Exercise requirements: Retype the material word for word.
START Data to use
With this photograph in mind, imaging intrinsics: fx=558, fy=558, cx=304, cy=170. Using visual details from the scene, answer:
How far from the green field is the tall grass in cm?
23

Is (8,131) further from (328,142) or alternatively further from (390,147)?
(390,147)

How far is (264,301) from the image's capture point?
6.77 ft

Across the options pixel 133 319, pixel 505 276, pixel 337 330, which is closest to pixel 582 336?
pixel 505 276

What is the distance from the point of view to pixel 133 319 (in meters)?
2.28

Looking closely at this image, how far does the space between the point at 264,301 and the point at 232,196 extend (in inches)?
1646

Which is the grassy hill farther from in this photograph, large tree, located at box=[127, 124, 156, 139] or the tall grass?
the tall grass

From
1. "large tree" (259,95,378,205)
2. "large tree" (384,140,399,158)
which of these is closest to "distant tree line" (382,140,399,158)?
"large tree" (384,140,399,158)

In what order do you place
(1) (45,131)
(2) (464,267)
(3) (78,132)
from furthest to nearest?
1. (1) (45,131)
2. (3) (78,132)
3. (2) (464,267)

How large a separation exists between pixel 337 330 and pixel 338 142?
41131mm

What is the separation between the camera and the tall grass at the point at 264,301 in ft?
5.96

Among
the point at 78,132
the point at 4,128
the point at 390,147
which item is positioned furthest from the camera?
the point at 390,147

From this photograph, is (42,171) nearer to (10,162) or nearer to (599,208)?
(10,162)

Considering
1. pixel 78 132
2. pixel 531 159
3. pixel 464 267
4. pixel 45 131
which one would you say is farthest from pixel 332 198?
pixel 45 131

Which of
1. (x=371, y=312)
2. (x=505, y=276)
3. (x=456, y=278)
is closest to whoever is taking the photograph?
END Data to use
Reply:
With this photograph in mind, imaging intrinsics: fx=558, fy=558, cx=304, cy=170. Using visual details from the scene, answer:
How far from the green field is the tall grass in cm?
23

Is (8,131) further from (328,142) or alternatively further from (390,147)?
(390,147)

How far is (264,301) from the image's capture point?
6.77 ft

Across the options pixel 133 319, pixel 505 276, pixel 337 330, which is closest to pixel 582 336?
pixel 505 276

What is the distance from the point of view to pixel 133 319 (in meters)?
2.28

Looking closely at this image, how far does the space between the point at 264,301 and the point at 232,196 extend (in inches)?
1646

Which is the grassy hill farther from in this photograph, large tree, located at box=[127, 124, 156, 139] or the tall grass?
the tall grass

From
1. "large tree" (259,95,378,205)
2. "large tree" (384,140,399,158)
which of these is closest to "distant tree line" (382,140,399,158)?
"large tree" (384,140,399,158)

In what order do you place
(1) (45,131)
(2) (464,267)
(3) (78,132)
from furthest to nearest?
1. (1) (45,131)
2. (3) (78,132)
3. (2) (464,267)

How large a separation exists between pixel 337 330 and pixel 338 142?
41131mm

What is the separation between the camera and the tall grass at the point at 264,301 in ft?
5.96

Among
the point at 78,132
the point at 4,128
the point at 390,147
which item is positioned furthest from the camera?
the point at 390,147

From this photograph, is (42,171) nearer to (10,162) or nearer to (599,208)?
(10,162)

Considering
1. pixel 78 132
2. pixel 531 159
3. pixel 464 267
4. pixel 45 131
which one would you say is farthest from pixel 332 198?
pixel 45 131

Which of
1. (x=371, y=312)
2. (x=505, y=276)
3. (x=456, y=278)
is closest to whoever is taking the photograph?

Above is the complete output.